> **Stated exercise**: In the rows below, rewrite the part that opens with the line containing "As we can see here, of the group containing" and closes with the line containing "(5) (41,87), (1)", replacing "uppermost" with "highest" and keeping everything else the same. Return only those lines.

> **Source records**:
◇ ◇ ◇ ◇ ◇ ◇ ◇
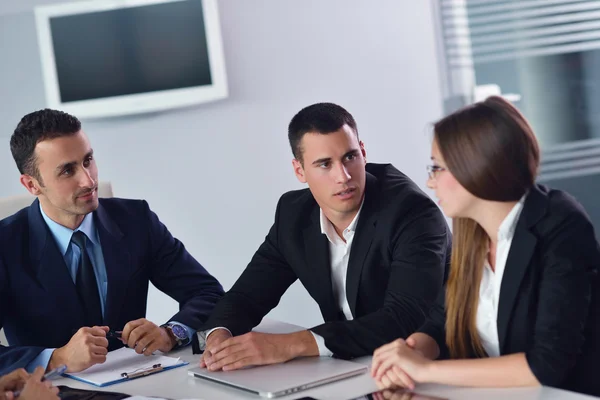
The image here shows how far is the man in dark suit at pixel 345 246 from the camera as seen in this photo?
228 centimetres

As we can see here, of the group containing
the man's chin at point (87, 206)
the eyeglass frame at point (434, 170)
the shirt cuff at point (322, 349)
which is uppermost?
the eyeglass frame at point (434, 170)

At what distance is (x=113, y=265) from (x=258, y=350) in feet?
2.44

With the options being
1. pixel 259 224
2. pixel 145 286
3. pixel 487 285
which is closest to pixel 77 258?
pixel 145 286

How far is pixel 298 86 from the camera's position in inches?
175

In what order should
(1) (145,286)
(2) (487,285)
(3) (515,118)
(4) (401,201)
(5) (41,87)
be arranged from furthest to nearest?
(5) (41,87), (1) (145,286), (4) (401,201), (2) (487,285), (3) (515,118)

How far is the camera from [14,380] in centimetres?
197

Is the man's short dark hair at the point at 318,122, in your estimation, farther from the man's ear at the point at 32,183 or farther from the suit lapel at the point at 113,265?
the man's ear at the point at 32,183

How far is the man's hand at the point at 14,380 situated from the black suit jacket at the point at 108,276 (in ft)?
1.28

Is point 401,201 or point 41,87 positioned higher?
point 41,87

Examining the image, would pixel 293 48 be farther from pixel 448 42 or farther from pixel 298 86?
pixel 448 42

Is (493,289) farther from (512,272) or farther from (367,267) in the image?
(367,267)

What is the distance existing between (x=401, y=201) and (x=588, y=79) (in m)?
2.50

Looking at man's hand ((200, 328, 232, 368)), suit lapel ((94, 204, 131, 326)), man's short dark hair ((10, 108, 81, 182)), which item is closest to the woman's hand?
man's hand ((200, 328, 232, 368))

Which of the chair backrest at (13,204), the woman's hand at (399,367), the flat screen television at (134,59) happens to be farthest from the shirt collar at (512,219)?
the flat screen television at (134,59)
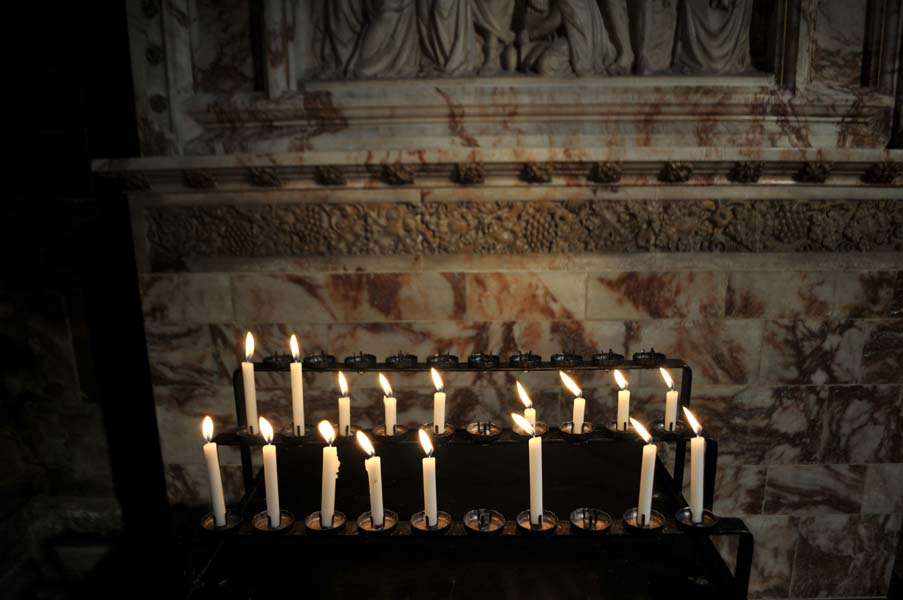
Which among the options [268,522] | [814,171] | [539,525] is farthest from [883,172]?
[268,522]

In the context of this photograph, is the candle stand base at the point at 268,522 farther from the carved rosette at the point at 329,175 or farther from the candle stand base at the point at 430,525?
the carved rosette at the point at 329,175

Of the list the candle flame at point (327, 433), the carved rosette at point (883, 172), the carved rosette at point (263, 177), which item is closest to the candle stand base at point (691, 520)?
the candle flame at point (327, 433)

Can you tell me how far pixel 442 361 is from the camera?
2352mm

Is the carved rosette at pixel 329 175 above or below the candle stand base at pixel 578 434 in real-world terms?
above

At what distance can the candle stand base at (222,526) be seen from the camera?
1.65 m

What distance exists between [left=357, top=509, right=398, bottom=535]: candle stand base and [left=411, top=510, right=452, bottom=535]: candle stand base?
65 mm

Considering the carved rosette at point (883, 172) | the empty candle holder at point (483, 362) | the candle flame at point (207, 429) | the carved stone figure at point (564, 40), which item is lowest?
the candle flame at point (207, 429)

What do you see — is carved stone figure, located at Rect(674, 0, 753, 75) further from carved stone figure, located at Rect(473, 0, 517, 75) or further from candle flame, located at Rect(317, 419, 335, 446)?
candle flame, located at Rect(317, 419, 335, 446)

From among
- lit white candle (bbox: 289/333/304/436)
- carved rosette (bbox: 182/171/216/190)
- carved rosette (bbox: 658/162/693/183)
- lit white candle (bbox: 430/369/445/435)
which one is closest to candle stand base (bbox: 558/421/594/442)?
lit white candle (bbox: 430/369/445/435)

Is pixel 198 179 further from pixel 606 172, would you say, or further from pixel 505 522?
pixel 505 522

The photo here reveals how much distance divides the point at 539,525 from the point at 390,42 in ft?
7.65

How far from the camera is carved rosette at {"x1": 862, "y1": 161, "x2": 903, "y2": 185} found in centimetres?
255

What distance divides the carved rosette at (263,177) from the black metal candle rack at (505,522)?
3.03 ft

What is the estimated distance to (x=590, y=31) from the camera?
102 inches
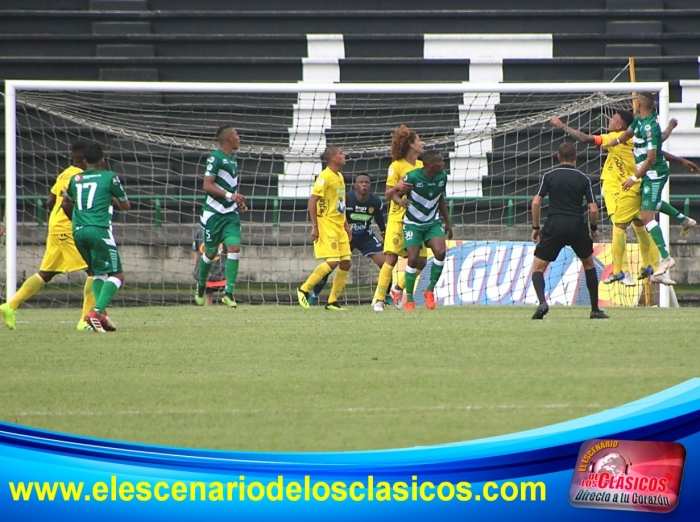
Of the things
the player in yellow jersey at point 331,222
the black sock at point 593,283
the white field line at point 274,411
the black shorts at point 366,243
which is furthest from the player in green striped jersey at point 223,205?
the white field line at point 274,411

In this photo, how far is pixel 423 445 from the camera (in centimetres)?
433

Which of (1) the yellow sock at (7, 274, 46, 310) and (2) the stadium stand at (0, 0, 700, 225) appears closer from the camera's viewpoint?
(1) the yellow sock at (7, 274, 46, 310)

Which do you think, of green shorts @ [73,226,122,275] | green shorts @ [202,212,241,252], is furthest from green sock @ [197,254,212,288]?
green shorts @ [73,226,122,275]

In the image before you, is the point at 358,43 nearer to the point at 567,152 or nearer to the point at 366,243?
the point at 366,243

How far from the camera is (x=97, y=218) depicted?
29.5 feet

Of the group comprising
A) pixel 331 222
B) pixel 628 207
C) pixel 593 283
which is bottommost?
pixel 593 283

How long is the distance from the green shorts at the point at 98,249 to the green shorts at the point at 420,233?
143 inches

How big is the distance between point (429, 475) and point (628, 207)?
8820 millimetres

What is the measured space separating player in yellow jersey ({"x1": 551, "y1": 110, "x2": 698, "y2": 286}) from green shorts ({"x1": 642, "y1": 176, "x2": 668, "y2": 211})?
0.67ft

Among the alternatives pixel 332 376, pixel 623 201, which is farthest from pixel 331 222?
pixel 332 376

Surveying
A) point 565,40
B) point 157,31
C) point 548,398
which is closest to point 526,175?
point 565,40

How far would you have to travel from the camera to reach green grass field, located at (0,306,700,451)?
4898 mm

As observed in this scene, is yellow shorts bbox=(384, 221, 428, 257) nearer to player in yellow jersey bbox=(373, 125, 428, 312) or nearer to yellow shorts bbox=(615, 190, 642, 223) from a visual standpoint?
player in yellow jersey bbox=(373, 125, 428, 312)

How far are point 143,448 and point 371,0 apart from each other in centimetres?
◇ ◇ ◇ ◇ ◇ ◇ ◇
> **Exercise output**:
As we can see here, of the group containing
the man's chin at point (87, 206)
the eyeglass frame at point (434, 170)
the shirt cuff at point (322, 349)
which is highest?
the eyeglass frame at point (434, 170)

At what distance is (x=113, y=265) from (x=258, y=350) in feet?
2.44

With the options being
1. pixel 259 224
2. pixel 145 286
3. pixel 487 285
which is closest to pixel 77 258?
pixel 145 286

How far is pixel 298 86 from the camera's position in inches?
175

In what order should
(1) (145,286)
(2) (487,285)
(3) (515,118)
(4) (401,201)
(5) (41,87)
be arranged from furthest to nearest?
(5) (41,87), (1) (145,286), (4) (401,201), (2) (487,285), (3) (515,118)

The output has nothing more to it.